Home

Published

- 4 min read

6 months in the DarkNet

RedTeaming Offensive Security Pentesting Cybersecurity
img of 6 months in the DarkNet

When you start into Ethical Hacking, you may come from a lot of career pathes. For us this meant, we never before had contact or experience with the digital, criminal underworld. We had a lot to learn.

6 Months in the DarkNet

Your journey into Ethical Hacking may start from a career as BlackHat or GreyHat, seeking to leave your criminal life behind, hoping that nobody will discover your past activity. Or from a regular office job, you may’ve been a supervisor in a Bank for 30 years, concerned with legal documents, then transitioning into a CISO position. We did relatively boring Webhosting and Webdevelopment, a Tailor here, a local Electronics Provider, the Hair Stylist next door. On the private side, raising a child and a family, in relatively unstable times. It was mostly technical interest that brought us into Hacking.

Several years into Offensive Security, we still didn’t have much contact with the Dark Side. To be honest, we didn’t want to, out of fear. A personal interest in TrueCrime - before it became famous - mainly for the reason to study Interrogation Techniques and to develop Social Engineering capabilities, we got more and more in digital contact with real crime and cybercrime.

Around November 2023 we started to finally take a deeper dive into the actual DarkNet. We probably have a different definition than that Iceberg Infographics that probably comes to your mind now: The TOR network isn’t the DarkNet.

What’s the DarkNet?

It’s basically all online services used for illigetimite actions. It doesn’t matter, where they are, cause currently there is no group or criminal activity, that would limit itself purely to the TOR network. They may have an .onion server, but at the same time, they’ll run Domains on the Clearweb, use the same service you and we do, use Messengers like WhatsApp or Telegram. They choose the services like any legal organisation would do: By the factors the group needs and the services provide.

We’ve seen quite a bit of misuse of VOIP services - legitimate services meant for Businesses. We know, most Phishing campaigns go increadibly fast: Often times when we receive the Phishing Email, the registered Domain where the malware was hosted, is already down, less than 12h after the start of the campaign.

They use all the tools out there, meant for privacy or legitimate customers. We know, that Discord actively cooperates with Law Enforcement, but have no clear answer for most other services, like Email & VPN provider Proton. Most companies don’t seem to talk about the fact, that their services are used by Cybercriminals.

Recently, numbers showed that a great chunk of GitHub hosts basically malware.

Did You Find Anything?

Did we find anything on our journey through the DarkNet (our definition)? Well, how could we put that, so it won’t come across wrong?

We wouldn’t even know, where to start. By now, we found so many accounts, groups, repositories, more breach data than our drives could hold, tools that spit out working credentials by the second, never-ending streams of stolen Credit Cards - let me repeat that: we wouldn’t know where to start.

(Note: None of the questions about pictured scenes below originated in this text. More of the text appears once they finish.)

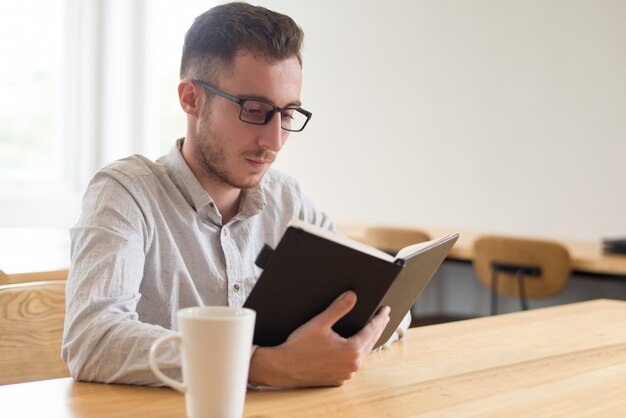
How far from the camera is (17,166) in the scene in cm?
568

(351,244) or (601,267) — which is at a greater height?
(351,244)

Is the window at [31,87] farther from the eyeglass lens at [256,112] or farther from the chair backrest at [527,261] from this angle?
the eyeglass lens at [256,112]

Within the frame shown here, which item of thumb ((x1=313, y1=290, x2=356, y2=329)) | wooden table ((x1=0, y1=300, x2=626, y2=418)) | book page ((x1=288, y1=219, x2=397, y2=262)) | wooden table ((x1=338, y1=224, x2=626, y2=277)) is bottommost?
wooden table ((x1=338, y1=224, x2=626, y2=277))

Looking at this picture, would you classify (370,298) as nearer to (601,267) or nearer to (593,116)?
(601,267)

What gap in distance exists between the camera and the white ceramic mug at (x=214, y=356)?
0.87 m

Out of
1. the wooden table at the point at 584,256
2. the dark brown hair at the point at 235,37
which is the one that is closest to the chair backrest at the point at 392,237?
the wooden table at the point at 584,256

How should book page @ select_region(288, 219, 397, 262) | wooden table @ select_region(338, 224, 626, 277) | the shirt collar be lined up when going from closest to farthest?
1. book page @ select_region(288, 219, 397, 262)
2. the shirt collar
3. wooden table @ select_region(338, 224, 626, 277)

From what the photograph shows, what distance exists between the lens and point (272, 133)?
144 centimetres

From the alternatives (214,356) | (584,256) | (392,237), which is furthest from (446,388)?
(392,237)

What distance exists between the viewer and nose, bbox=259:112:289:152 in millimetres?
1435

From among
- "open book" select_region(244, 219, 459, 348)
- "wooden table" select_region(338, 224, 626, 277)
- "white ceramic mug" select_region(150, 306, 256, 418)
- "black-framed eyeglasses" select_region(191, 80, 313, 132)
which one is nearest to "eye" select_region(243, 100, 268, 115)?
"black-framed eyeglasses" select_region(191, 80, 313, 132)

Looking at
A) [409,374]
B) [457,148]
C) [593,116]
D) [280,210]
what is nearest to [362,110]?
[457,148]

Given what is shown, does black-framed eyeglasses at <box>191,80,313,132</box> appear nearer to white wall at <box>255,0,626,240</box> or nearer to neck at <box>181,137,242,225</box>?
neck at <box>181,137,242,225</box>

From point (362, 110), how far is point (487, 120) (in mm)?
933
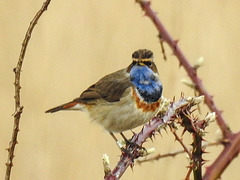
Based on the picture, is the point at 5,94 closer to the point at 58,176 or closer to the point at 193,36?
the point at 58,176

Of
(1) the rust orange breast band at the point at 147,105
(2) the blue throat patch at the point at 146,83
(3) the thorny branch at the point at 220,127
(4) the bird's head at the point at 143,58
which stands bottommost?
(3) the thorny branch at the point at 220,127

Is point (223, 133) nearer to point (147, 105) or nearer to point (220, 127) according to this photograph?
point (220, 127)

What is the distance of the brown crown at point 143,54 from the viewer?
300cm

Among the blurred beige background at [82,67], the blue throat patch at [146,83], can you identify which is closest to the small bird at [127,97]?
the blue throat patch at [146,83]

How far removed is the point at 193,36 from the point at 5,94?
1.61m

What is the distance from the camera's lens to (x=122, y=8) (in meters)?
4.98

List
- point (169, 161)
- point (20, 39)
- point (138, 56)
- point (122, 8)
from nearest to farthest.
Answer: point (138, 56) < point (169, 161) < point (122, 8) < point (20, 39)

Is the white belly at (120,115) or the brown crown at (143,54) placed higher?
the brown crown at (143,54)

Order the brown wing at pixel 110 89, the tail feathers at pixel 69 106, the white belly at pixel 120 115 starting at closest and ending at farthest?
1. the white belly at pixel 120 115
2. the brown wing at pixel 110 89
3. the tail feathers at pixel 69 106

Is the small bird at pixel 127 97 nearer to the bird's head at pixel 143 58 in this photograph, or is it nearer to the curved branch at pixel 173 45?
the bird's head at pixel 143 58

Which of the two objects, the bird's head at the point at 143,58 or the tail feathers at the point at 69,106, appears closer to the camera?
the bird's head at the point at 143,58

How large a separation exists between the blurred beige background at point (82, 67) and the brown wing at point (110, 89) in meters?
1.29

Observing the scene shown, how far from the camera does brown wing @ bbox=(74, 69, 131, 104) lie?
3.33 m

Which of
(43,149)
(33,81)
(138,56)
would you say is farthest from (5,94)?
(138,56)
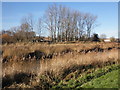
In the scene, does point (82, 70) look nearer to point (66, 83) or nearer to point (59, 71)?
point (59, 71)

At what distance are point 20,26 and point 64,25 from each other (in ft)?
39.6

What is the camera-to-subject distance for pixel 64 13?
41594 millimetres

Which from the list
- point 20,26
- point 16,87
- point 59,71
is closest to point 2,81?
point 16,87

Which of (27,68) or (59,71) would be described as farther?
(27,68)

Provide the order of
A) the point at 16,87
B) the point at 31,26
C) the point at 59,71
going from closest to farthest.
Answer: the point at 16,87 → the point at 59,71 → the point at 31,26

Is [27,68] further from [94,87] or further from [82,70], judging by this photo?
[94,87]

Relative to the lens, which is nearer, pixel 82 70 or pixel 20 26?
pixel 82 70

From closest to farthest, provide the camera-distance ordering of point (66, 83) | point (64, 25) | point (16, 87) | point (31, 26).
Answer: point (16, 87) < point (66, 83) < point (31, 26) < point (64, 25)

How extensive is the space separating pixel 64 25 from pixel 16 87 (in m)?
38.9

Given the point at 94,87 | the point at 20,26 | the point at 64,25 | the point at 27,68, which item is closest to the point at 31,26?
the point at 20,26

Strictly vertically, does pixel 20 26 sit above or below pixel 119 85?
above

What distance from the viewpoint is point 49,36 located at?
42.3 m

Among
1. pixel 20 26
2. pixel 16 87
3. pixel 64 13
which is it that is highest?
Result: pixel 64 13

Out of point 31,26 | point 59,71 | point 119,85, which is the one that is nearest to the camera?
point 119,85
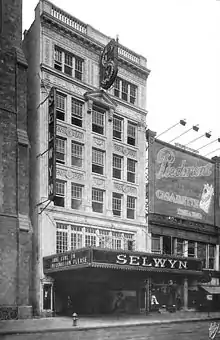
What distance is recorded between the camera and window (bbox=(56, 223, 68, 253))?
23.6 m

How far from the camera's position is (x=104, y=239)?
985 inches

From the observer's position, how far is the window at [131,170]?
87.5ft

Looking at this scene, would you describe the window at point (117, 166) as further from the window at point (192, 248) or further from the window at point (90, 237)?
the window at point (192, 248)

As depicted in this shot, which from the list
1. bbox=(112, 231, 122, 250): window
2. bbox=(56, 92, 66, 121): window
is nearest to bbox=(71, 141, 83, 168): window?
bbox=(56, 92, 66, 121): window

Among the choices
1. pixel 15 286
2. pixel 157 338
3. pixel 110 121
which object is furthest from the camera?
pixel 110 121

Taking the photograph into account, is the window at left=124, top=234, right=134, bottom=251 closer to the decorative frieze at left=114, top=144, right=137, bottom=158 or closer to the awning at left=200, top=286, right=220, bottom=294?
the decorative frieze at left=114, top=144, right=137, bottom=158

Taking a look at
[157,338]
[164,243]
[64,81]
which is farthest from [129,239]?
[157,338]

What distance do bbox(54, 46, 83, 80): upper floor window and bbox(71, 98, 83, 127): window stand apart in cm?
139

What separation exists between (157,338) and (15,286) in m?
7.11

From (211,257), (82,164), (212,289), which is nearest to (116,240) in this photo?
(82,164)

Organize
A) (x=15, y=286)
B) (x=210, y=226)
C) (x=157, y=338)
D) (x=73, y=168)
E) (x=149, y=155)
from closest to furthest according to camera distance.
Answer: (x=157, y=338) < (x=15, y=286) < (x=73, y=168) < (x=149, y=155) < (x=210, y=226)

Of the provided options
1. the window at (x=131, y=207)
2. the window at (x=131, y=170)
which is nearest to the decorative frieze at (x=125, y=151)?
the window at (x=131, y=170)

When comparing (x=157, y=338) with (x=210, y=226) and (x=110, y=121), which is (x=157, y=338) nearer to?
(x=110, y=121)

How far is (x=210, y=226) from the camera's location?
31781 mm
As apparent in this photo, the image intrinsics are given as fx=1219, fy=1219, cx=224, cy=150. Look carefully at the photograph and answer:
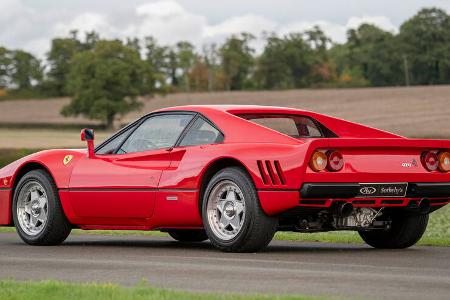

“It’s like you’d be talking on the phone, to an entire criminal organisation, and they tell you everything they did, non-stop. At the end of the day - literally - you basically just hang up.”
That’s all you can do. You finish your notes, you close the 30 new browser tabs, and turn on Netflix or a PC game.

We came into Cybersecurity to do Redteaming, and yeah, things like OpSec & OSINT, you need to know them inside out. Of course, you should know and understand your opponent. You also should be able to bypass certain security measures. Yet we don’t see it as our task, to post an entire, working killchain to GitHub. We can produce it, on the job.

On top: We’re not investigators - we found for us, this is where our responsibility ends. We could send data to the Police all day and night, or post about it. But for us, at least right now, this doesn’t feel like our duty. We’re in for the love of Technology, to understand Hacking and be able to prevent it. We didn’t start this to run after everyone, who smells phishy. Right now, we haven’t heard from any Company that they would care for us doing that. They don’t pay us to do that.

We’re payed to understand Hacking, real Hacking. We think now we do, at least a bit better.

Update: Date was set wrong initially, now corrected.